WRITTEN INSTRUCTION: Write the data out again in full, with no departure from the original.

DATA RECORDS:
----

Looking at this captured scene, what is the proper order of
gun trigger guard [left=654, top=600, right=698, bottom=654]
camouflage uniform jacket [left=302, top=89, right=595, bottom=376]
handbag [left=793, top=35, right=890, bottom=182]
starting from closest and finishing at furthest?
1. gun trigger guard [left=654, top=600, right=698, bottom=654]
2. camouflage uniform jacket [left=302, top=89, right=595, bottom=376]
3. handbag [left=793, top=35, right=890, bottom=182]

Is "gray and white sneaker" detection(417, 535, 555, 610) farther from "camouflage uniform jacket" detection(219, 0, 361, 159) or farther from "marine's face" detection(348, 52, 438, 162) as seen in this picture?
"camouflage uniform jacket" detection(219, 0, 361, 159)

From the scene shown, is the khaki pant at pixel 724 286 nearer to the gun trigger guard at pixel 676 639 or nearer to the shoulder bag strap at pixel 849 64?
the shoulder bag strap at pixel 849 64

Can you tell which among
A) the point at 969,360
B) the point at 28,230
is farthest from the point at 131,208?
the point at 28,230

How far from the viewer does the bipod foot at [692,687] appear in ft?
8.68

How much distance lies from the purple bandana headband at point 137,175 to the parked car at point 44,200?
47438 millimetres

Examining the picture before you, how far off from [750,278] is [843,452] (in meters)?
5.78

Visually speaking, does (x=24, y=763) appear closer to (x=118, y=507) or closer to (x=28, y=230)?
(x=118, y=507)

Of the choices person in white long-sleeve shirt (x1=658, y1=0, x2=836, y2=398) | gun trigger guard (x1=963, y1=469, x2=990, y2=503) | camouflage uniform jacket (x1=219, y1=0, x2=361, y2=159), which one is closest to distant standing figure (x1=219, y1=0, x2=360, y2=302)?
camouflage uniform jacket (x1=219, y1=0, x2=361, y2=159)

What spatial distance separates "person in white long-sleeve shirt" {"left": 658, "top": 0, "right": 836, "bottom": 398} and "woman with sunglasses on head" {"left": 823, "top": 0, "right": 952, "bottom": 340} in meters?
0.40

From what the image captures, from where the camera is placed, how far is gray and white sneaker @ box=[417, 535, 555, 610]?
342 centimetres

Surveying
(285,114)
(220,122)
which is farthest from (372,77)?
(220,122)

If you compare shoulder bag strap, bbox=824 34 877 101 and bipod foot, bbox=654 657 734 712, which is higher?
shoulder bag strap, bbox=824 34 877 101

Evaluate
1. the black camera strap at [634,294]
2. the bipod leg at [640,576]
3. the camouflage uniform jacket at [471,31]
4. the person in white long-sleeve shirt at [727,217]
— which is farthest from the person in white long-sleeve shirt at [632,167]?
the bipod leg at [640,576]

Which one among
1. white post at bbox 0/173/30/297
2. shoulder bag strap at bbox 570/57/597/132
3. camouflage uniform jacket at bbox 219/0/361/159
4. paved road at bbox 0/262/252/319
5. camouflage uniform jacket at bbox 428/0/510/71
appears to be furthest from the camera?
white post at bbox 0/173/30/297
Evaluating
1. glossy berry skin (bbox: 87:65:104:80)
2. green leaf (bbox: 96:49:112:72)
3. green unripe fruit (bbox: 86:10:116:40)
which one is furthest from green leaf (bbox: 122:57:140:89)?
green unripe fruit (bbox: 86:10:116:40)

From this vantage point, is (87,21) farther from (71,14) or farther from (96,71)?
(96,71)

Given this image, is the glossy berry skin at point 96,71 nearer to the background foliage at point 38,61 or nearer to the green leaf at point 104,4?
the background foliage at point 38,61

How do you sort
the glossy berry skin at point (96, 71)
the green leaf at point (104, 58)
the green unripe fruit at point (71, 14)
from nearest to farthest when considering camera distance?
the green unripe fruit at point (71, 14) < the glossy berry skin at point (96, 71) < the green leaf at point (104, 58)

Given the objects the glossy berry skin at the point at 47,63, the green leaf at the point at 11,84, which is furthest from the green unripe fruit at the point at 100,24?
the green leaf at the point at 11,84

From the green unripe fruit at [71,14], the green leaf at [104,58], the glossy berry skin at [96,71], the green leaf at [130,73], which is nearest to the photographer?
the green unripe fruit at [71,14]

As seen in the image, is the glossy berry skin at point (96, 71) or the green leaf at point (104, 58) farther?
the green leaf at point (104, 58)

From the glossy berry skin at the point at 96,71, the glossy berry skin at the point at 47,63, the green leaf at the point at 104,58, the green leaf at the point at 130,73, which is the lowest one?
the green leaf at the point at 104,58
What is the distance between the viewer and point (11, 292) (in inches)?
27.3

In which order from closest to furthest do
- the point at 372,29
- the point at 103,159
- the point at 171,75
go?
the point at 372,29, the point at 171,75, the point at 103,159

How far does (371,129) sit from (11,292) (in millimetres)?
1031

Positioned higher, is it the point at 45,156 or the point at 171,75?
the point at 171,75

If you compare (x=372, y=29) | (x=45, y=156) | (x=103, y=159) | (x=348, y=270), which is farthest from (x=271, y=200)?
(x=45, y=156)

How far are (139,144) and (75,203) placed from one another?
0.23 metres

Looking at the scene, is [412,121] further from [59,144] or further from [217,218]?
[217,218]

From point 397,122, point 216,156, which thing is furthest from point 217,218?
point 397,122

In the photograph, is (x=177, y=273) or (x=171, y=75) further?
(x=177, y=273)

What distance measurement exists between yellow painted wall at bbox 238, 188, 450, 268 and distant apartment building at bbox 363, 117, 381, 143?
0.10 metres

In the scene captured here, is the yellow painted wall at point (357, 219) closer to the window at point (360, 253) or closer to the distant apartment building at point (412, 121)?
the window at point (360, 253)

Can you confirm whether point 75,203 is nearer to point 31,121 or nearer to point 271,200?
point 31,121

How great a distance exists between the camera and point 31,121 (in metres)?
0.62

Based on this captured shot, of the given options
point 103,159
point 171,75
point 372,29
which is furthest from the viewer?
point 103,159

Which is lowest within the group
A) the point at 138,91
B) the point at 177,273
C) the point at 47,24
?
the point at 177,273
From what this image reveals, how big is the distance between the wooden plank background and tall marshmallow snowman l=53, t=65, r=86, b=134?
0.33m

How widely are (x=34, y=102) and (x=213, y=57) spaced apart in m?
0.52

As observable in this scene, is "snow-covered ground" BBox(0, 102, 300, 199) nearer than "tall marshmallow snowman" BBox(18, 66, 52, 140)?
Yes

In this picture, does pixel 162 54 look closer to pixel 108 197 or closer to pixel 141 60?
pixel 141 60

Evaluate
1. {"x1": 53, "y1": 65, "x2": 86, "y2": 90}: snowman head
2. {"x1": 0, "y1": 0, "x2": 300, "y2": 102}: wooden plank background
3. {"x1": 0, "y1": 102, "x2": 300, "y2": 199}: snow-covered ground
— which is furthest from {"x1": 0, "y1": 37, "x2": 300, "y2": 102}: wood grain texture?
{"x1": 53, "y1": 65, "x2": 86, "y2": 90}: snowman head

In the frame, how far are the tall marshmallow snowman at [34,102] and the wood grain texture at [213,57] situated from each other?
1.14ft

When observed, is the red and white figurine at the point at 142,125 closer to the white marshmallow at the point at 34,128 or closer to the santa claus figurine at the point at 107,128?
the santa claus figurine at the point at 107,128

----

SOLUTION BELOW:
Looking at this captured scene, what is the proper order of
gun trigger guard [left=654, top=600, right=698, bottom=654]
camouflage uniform jacket [left=302, top=89, right=595, bottom=376]
handbag [left=793, top=35, right=890, bottom=182]
starting from closest and finishing at furthest?
1. gun trigger guard [left=654, top=600, right=698, bottom=654]
2. camouflage uniform jacket [left=302, top=89, right=595, bottom=376]
3. handbag [left=793, top=35, right=890, bottom=182]

Is "gray and white sneaker" detection(417, 535, 555, 610) farther from "camouflage uniform jacket" detection(219, 0, 361, 159) or farther from "marine's face" detection(348, 52, 438, 162) as seen in this picture?
"camouflage uniform jacket" detection(219, 0, 361, 159)

From the scene shown, is the khaki pant at pixel 724 286 nearer to the gun trigger guard at pixel 676 639 or nearer to the shoulder bag strap at pixel 849 64?
the shoulder bag strap at pixel 849 64

Can you tell which among
A) the point at 969,360
B) the point at 28,230
is farthest from the point at 131,208?
the point at 28,230

How far from the viewer does the bipod foot at [692,687] appear in ft?
8.68

How much distance lies from the purple bandana headband at point 137,175 to the parked car at point 44,200?
47438 millimetres

Examining the picture before you, how far off from [750,278] is [843,452] (in meters)?
5.78

Visually speaking, does (x=24, y=763) appear closer to (x=118, y=507) or closer to (x=28, y=230)?
(x=118, y=507)

Of the choices person in white long-sleeve shirt (x1=658, y1=0, x2=836, y2=398) | gun trigger guard (x1=963, y1=469, x2=990, y2=503) | camouflage uniform jacket (x1=219, y1=0, x2=361, y2=159), which one is closest to distant standing figure (x1=219, y1=0, x2=360, y2=302)?
camouflage uniform jacket (x1=219, y1=0, x2=361, y2=159)

What spatial distance separates "person in white long-sleeve shirt" {"left": 658, "top": 0, "right": 836, "bottom": 398} and "woman with sunglasses on head" {"left": 823, "top": 0, "right": 952, "bottom": 340} in meters?
0.40

From what the image captures, from where the camera is placed, how far is gray and white sneaker @ box=[417, 535, 555, 610]?
342 centimetres

Surveying
(285,114)
(220,122)
which is farthest from (372,77)?
(220,122)

If you compare shoulder bag strap, bbox=824 34 877 101 and bipod foot, bbox=654 657 734 712, which is higher?
shoulder bag strap, bbox=824 34 877 101

Evaluate
1. the black camera strap at [634,294]
2. the bipod leg at [640,576]
3. the camouflage uniform jacket at [471,31]
4. the person in white long-sleeve shirt at [727,217]
— which is farthest from the person in white long-sleeve shirt at [632,167]?
the bipod leg at [640,576]

Which one among
1. white post at bbox 0/173/30/297
2. shoulder bag strap at bbox 570/57/597/132
3. camouflage uniform jacket at bbox 219/0/361/159
4. paved road at bbox 0/262/252/319
5. camouflage uniform jacket at bbox 428/0/510/71
appears to be furthest from the camera?
white post at bbox 0/173/30/297
Evaluating
1. glossy berry skin (bbox: 87:65:104:80)
2. green leaf (bbox: 96:49:112:72)
3. green unripe fruit (bbox: 86:10:116:40)
which one is furthest from green leaf (bbox: 122:57:140:89)?
green unripe fruit (bbox: 86:10:116:40)

From this vantage point, is (87,21) farther from (71,14) or farther from (96,71)?
(96,71)

Given this image, is the glossy berry skin at point 96,71 nearer to the background foliage at point 38,61 or nearer to the green leaf at point 104,4?
the background foliage at point 38,61

How do you sort
the glossy berry skin at point (96, 71)
the green leaf at point (104, 58)
the green unripe fruit at point (71, 14)
from nearest to farthest when considering camera distance?
the green unripe fruit at point (71, 14) < the glossy berry skin at point (96, 71) < the green leaf at point (104, 58)

Given the objects the glossy berry skin at the point at 47,63, the green leaf at the point at 11,84, which is furthest from the green unripe fruit at the point at 100,24?
the green leaf at the point at 11,84

From the green unripe fruit at [71,14], the green leaf at [104,58], the glossy berry skin at [96,71], the green leaf at [130,73], which is nearest to the photographer?
the green unripe fruit at [71,14]

As seen in the image, is the glossy berry skin at point (96, 71) or the green leaf at point (104, 58) farther?
the green leaf at point (104, 58)

From the glossy berry skin at the point at 96,71, the glossy berry skin at the point at 47,63, the green leaf at the point at 104,58, the green leaf at the point at 130,73, which is the lowest one?
the green leaf at the point at 104,58
What is the distance between the viewer and point (11, 292) (in inches)?
27.3

In which order from closest to furthest do
- the point at 372,29
- the point at 103,159
- the point at 171,75
go?
the point at 372,29, the point at 171,75, the point at 103,159

How far does (371,129) sit from (11,292) (in millimetres)?
1031

Positioned higher, is it the point at 45,156 or the point at 171,75?
the point at 171,75

If you compare (x=372, y=29) | (x=45, y=156) | (x=103, y=159) | (x=348, y=270), which is farthest from (x=271, y=200)?
(x=45, y=156)

How far are (139,144) and (75,203) placed from one another?
0.23 metres

Looking at the scene, is [412,121] further from [59,144] or further from [217,218]?
[217,218]

From point 397,122, point 216,156, which thing is furthest from point 217,218?
point 397,122

In the photograph, is (x=177, y=273) or (x=171, y=75) further?
(x=177, y=273)

What distance measurement exists between yellow painted wall at bbox 238, 188, 450, 268 and distant apartment building at bbox 363, 117, 381, 143?
0.10 metres

In the scene captured here, is the yellow painted wall at point (357, 219) closer to the window at point (360, 253) or closer to the distant apartment building at point (412, 121)?
the window at point (360, 253)

Can you confirm whether point 75,203 is nearer to point 31,121 or nearer to point 271,200?
point 31,121

How great a distance exists between the camera and point 31,121 (in metres)?
0.62

Based on this captured shot, of the given options
point 103,159
point 171,75
point 372,29
which is furthest from the viewer?
point 103,159

Which is lowest within the group
A) the point at 138,91
B) the point at 177,273
C) the point at 47,24
?
the point at 177,273
From what this image reveals, how big is the distance between the wooden plank background and tall marshmallow snowman l=53, t=65, r=86, b=134?
0.33m

How widely are (x=34, y=102) and (x=213, y=57) spaced apart in m?
0.52

As observable in this scene, is "snow-covered ground" BBox(0, 102, 300, 199) nearer than "tall marshmallow snowman" BBox(18, 66, 52, 140)?
Yes

In this picture, does pixel 162 54 look closer to pixel 108 197 or closer to pixel 141 60?
pixel 141 60

Evaluate
1. {"x1": 53, "y1": 65, "x2": 86, "y2": 90}: snowman head
2. {"x1": 0, "y1": 0, "x2": 300, "y2": 102}: wooden plank background
3. {"x1": 0, "y1": 102, "x2": 300, "y2": 199}: snow-covered ground
— which is furthest from {"x1": 0, "y1": 37, "x2": 300, "y2": 102}: wood grain texture?
{"x1": 53, "y1": 65, "x2": 86, "y2": 90}: snowman head

In the frame, how far are the tall marshmallow snowman at [34,102] and the wood grain texture at [213,57] situated from each other?
1.14ft

When observed, is the red and white figurine at the point at 142,125 closer to the white marshmallow at the point at 34,128 or closer to the santa claus figurine at the point at 107,128?
the santa claus figurine at the point at 107,128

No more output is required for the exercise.